■ **Instructions to follow**
Rewrite the stretch of the article on Antrim's mixed-signal tool set from "Whereas RTL synthesis" through "of working parts.", putting "manufacturing process" in place of "fabrication process".

■ **Selection**
SCOTTS VALLEY, Calif. Antrim Design Systems Inc. promises to bring mixed-signal block design into the digital ASIC design flow this week when it announces Antrim-MSS, billed as the first commercial tool set for synthesizing mixed-signal ICs. Antrim says the tool set will enable the rapid creation of mixed-signal intellectual property (IP).
Providing an analog synthesis tool is a step forward in the automation of analog design-a process that may take the next five years, said Gary Smith, senior EDA industry analyst at Dataquest. "Once you have a 'flow' that automates analog design, the analog world will explode. Antrim understands the market is big-once it all gets done," said Smith.
Getting it all done will require a design flow for analog that encompasses synthesis, placement and test, Smith said. "There are a number of tools that perform analog and mixed-signal simulation that look at a circuit to say, 'Yeah, it works.' Then wh at do you do?"
Whereas RTL synthesis is independent of the fabrication process, the performance of analog and mixed-signal ICs is highly dependent on process variations. Any EDA tool that proposes to synthesize analog and mixed-signal circuits and Antrim's tool has been anticipated for months is thus seen as a breakthrough.
The foundation of Antrim's synthesis technology is a behavioral-model library that includes characterization data drawn from actual silicon. In operation, the Antrim-MSS compiler works in combination with the Antrim-A/MS simulator and Antrim-ACT model characterization tool. It examines circuit topol- ogies and culls usable silicon-based models from a library of working parts.
The tool thus enables the capture and reuse of an expert analog designer's knowledge for the creation of IP. Antrim believes the methodology will reduce the design cycle for a mixed-signal IC from months to weeks.

■ **Recorded data**

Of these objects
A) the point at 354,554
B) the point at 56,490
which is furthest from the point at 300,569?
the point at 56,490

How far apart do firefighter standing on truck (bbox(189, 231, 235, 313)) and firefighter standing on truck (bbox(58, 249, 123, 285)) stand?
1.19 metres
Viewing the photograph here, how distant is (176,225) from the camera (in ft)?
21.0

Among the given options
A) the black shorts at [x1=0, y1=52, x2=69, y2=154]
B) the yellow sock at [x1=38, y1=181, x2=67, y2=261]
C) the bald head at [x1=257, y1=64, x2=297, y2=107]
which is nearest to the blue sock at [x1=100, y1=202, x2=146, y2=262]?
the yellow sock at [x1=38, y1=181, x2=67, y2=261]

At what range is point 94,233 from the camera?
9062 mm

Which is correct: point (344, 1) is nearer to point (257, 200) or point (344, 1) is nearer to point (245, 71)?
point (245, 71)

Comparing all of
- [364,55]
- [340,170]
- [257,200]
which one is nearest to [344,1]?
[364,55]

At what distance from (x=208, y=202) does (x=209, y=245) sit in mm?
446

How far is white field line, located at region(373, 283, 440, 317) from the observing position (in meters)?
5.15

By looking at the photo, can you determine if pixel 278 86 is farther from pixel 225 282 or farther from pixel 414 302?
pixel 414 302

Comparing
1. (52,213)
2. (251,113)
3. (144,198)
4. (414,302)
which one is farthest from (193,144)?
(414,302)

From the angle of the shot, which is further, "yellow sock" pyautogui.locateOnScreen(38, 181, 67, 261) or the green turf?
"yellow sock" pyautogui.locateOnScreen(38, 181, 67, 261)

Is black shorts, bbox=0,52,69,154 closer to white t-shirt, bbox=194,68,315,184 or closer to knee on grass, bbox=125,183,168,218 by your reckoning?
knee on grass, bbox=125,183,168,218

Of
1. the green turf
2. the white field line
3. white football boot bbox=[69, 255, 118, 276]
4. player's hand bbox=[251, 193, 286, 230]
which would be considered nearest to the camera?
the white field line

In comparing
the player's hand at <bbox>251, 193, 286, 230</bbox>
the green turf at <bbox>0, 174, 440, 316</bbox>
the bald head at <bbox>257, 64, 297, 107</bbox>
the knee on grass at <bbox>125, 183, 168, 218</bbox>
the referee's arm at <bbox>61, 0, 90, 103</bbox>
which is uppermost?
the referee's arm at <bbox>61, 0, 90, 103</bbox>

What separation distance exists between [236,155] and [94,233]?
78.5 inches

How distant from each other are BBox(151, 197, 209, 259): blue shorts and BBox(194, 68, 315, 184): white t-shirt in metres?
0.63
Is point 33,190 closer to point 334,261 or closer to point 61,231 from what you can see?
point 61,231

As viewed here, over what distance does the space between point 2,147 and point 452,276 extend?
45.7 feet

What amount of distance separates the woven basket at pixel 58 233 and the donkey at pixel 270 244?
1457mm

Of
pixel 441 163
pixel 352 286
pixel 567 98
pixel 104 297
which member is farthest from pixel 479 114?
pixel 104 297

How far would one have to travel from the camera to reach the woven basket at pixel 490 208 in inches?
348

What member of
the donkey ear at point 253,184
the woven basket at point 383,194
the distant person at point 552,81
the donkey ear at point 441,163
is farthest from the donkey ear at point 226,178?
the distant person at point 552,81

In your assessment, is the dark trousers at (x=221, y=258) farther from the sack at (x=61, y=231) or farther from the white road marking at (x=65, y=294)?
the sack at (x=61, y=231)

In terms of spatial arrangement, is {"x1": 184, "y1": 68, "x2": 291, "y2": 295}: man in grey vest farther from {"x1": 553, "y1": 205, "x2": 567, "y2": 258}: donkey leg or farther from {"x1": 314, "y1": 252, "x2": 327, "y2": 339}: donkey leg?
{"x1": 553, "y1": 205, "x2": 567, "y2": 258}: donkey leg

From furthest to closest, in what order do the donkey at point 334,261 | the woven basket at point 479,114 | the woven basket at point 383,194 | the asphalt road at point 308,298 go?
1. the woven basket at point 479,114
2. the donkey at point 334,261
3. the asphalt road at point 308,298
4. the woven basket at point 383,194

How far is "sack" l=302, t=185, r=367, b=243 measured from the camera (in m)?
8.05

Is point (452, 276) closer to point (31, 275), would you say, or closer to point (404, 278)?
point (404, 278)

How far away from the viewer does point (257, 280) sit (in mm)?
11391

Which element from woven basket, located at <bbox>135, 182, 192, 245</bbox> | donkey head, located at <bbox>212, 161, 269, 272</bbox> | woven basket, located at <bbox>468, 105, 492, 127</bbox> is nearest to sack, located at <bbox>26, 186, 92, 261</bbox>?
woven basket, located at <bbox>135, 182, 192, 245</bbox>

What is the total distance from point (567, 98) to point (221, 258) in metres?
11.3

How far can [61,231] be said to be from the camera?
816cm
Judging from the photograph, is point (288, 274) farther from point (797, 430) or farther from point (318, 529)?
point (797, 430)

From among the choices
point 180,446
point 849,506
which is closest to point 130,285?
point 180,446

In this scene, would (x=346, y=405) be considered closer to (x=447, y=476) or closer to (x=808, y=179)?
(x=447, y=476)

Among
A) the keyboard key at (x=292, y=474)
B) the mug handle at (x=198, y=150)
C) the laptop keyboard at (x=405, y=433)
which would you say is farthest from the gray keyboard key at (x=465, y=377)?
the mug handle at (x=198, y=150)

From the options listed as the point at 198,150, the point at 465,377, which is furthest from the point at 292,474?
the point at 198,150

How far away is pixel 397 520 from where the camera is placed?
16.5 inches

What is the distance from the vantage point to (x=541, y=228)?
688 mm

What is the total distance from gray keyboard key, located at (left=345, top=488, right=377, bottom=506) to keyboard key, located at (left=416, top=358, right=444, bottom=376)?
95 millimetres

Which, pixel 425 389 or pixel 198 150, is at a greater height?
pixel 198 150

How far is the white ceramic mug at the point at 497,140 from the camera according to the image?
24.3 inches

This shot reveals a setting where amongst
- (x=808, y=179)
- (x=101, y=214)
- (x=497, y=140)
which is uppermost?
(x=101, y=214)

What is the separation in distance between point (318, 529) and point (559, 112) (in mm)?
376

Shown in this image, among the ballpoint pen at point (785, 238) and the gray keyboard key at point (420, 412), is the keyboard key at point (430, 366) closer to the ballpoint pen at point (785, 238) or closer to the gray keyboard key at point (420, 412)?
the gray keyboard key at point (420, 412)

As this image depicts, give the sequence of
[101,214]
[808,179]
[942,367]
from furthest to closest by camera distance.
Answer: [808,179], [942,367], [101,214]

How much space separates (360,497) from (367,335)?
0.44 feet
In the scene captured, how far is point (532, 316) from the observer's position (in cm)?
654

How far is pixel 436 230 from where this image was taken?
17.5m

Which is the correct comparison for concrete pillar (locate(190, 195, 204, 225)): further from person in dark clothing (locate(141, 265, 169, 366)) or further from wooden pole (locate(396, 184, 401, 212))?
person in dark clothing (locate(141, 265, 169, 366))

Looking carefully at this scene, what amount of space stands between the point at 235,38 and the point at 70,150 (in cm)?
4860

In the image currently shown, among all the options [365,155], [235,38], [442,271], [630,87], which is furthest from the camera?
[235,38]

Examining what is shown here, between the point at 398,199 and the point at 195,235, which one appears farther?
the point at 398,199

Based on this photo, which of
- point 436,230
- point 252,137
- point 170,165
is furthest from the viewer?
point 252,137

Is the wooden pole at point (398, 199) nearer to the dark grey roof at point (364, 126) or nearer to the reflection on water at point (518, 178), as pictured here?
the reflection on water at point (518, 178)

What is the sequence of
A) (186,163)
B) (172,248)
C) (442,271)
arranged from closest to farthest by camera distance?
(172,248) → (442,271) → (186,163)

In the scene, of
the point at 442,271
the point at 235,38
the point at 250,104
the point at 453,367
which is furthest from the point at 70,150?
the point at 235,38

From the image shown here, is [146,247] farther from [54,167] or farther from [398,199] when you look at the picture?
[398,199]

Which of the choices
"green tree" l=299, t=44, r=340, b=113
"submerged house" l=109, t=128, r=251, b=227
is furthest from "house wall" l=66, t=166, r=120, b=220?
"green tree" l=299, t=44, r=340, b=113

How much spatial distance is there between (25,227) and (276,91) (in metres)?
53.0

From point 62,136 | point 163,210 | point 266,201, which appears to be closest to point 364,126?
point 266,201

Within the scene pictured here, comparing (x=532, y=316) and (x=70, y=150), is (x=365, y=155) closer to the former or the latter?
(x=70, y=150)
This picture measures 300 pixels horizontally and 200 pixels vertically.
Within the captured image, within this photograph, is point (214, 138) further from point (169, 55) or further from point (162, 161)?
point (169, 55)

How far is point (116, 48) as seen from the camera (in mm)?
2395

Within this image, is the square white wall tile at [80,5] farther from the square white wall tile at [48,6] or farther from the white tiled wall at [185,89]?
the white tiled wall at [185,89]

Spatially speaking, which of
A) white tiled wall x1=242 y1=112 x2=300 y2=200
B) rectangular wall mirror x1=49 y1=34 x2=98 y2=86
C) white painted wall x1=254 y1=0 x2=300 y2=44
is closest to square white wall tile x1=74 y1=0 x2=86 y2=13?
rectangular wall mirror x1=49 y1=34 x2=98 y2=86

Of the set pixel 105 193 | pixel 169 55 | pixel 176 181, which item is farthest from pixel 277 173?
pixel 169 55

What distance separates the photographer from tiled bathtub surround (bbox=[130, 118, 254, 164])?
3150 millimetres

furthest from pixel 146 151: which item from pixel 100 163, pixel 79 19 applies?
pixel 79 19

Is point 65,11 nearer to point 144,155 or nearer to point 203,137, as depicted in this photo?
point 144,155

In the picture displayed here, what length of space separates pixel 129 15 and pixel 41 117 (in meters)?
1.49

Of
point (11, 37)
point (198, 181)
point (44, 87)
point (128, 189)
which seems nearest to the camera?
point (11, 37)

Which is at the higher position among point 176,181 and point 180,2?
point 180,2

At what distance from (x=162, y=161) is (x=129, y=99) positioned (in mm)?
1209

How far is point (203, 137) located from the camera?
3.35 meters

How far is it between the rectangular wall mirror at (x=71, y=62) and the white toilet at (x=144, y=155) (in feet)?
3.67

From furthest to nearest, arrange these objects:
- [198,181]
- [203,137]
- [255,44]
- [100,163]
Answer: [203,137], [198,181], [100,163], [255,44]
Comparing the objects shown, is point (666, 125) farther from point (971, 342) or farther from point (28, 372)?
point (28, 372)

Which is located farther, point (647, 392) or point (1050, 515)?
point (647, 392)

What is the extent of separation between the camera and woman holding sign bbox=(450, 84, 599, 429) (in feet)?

■ **Complete response**
Whereas RTL synthesis is independent of the manufacturing process, the performance of analog and mixed-signal ICs is highly dependent on process variations. Any EDA tool that proposes to synthesize analog and mixed-signal circuits and Antrim's tool has been anticipated for months is thus seen as a breakthrough.
The foundation of Antrim's synthesis technology is a behavioral-model library that includes characterization data drawn from actual silicon. In operation, the Antrim-MSS compiler works in combination with the Antrim-A/MS simulator and Antrim-ACT model characterization tool. It examines circuit topol- ogies and culls usable silicon-based models from a library of working parts.